• **CONSIGNE 1**:
Reproduisez intégralement le texte sur la menace d'escalade thermonucléaire en Europe, sans y apporter la moindre modification.

• **TEXTE FOURNI**:
___
L’Europe en danger : la menace de l’escalade thermonucléaire

, par Florian Brunner

L'Europe en danger : la menace de l'escalade thermonucléaire
(Source : Wikipedia Commons)

OPINION. Au cœur de l’Europe, comme lors des deux guerres mondiales du XXème siècle, le destin du monde est en train d’être scellé. Ou l’Occident parviendra à contrer la menace et à repousser l’affirmation de la volonté de guerre du Kremlin, inscrite dans le concept de la guerre nouvelle génération du Général Valery Gerasimov, chef de l’État-major général des Forces armées de la Fédération de Russie et premier vice-ministre russe de la Défense. Ou la troisième guerre mondiale sera enclenchée et le monde occidental comme russe finiront détruits dans une déflagration nucléaire totale. L’Europe est en danger et pour sauver son avenir, elle doit combattre Vladimir Poutine dans ses plans.
___
• **DONNÉES EXTRAITES**:
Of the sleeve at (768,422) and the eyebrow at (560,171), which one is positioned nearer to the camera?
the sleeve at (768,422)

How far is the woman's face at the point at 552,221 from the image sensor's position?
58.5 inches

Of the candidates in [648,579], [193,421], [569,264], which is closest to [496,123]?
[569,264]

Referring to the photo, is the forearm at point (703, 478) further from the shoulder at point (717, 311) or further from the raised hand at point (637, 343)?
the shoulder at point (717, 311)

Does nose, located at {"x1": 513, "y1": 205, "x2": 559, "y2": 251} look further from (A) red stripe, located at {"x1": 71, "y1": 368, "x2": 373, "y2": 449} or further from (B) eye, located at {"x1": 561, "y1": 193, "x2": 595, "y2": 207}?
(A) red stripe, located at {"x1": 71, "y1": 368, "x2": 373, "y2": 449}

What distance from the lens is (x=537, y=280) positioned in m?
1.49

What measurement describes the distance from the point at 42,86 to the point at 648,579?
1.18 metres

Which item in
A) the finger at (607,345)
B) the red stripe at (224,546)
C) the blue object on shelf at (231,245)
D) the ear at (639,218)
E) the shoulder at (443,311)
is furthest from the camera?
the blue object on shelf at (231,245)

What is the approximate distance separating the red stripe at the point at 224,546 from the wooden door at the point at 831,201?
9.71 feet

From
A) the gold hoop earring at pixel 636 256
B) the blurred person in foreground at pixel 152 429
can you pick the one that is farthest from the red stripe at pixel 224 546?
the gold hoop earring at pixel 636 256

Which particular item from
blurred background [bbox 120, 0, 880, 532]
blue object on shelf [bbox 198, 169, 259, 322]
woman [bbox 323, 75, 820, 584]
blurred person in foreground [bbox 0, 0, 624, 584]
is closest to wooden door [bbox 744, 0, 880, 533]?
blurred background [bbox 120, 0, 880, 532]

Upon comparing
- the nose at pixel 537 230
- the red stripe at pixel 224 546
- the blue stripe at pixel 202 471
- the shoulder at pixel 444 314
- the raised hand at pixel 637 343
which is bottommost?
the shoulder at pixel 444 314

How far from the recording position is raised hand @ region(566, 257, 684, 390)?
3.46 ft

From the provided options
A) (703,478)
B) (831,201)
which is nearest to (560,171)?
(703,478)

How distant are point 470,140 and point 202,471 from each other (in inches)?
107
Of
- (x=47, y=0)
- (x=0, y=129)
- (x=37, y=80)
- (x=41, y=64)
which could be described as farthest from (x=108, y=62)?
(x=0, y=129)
___
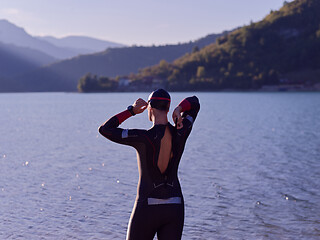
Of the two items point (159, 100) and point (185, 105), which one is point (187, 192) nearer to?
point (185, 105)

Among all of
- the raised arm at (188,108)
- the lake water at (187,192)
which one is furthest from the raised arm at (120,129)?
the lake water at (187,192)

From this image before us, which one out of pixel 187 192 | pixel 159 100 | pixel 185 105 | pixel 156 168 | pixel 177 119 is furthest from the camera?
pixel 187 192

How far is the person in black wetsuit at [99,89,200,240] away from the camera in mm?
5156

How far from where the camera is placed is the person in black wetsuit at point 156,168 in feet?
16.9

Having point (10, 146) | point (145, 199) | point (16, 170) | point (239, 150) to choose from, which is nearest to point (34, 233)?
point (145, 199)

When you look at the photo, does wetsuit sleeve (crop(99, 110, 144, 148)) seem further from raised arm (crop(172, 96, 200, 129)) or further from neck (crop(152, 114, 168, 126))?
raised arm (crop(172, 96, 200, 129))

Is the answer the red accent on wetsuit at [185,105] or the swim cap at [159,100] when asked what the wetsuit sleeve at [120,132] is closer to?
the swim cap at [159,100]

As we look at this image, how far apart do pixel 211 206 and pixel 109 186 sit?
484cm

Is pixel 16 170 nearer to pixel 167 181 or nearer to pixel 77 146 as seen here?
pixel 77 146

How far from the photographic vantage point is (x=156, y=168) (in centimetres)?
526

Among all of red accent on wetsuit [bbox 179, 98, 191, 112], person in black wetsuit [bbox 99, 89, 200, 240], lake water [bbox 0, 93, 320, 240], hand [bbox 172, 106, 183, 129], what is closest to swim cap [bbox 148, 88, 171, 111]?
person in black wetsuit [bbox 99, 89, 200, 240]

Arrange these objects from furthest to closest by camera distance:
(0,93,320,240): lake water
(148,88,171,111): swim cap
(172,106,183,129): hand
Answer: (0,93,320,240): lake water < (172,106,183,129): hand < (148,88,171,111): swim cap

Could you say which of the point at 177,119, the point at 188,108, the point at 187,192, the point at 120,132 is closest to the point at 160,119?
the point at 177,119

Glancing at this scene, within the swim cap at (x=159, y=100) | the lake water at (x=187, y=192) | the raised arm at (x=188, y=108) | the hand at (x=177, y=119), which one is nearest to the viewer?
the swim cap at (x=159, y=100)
___
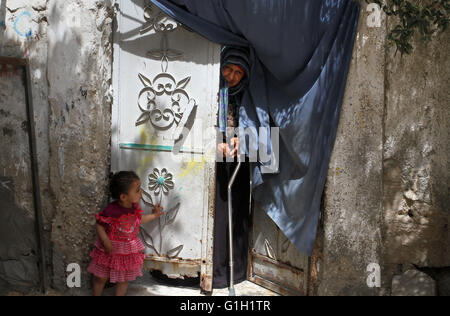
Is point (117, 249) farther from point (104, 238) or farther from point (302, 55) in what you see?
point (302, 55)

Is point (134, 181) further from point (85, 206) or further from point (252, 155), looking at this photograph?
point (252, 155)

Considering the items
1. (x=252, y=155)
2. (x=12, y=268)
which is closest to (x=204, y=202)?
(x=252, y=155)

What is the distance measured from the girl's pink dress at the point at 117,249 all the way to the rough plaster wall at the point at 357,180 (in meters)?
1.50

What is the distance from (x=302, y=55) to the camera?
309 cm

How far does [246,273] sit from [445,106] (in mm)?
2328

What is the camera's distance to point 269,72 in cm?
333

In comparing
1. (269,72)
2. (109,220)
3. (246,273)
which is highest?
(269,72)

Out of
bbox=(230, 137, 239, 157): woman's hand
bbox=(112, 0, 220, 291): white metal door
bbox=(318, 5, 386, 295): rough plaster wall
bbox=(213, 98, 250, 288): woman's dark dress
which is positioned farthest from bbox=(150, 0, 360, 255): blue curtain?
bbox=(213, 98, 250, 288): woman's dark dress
___
• **CONSIGNE 2**:
Comptez les lignes des enregistrements contenant le mot « this », en respectant la casse, puis indiquez uniquement ce nombre.

• **RÉSULTAT ATTENDU 1**:
L’Europe en danger : la menace de l’escalade thermonucléaire

, par Florian Brunner

L'Europe en danger : la menace de l'escalade thermonucléaire
(Source : Wikipedia Commons)

OPINION. Au cœur de l’Europe, comme lors des deux guerres mondiales du XXème siècle, le destin du monde est en train d’être scellé. Ou l’Occident parviendra à contrer la menace et à repousser l’affirmation de la volonté de guerre du Kremlin, inscrite dans le concept de la guerre nouvelle génération du Général Valery Gerasimov, chef de l’État-major général des Forces armées de la Fédération de Russie et premier vice-ministre russe de la Défense. Ou la troisième guerre mondiale sera enclenchée et le monde occidental comme russe finiront détruits dans une déflagration nucléaire totale. L’Europe est en danger et pour sauver son avenir, elle doit combattre Vladimir Poutine dans ses plans.

• **RÉSULTAT ATTENDU 2**:
4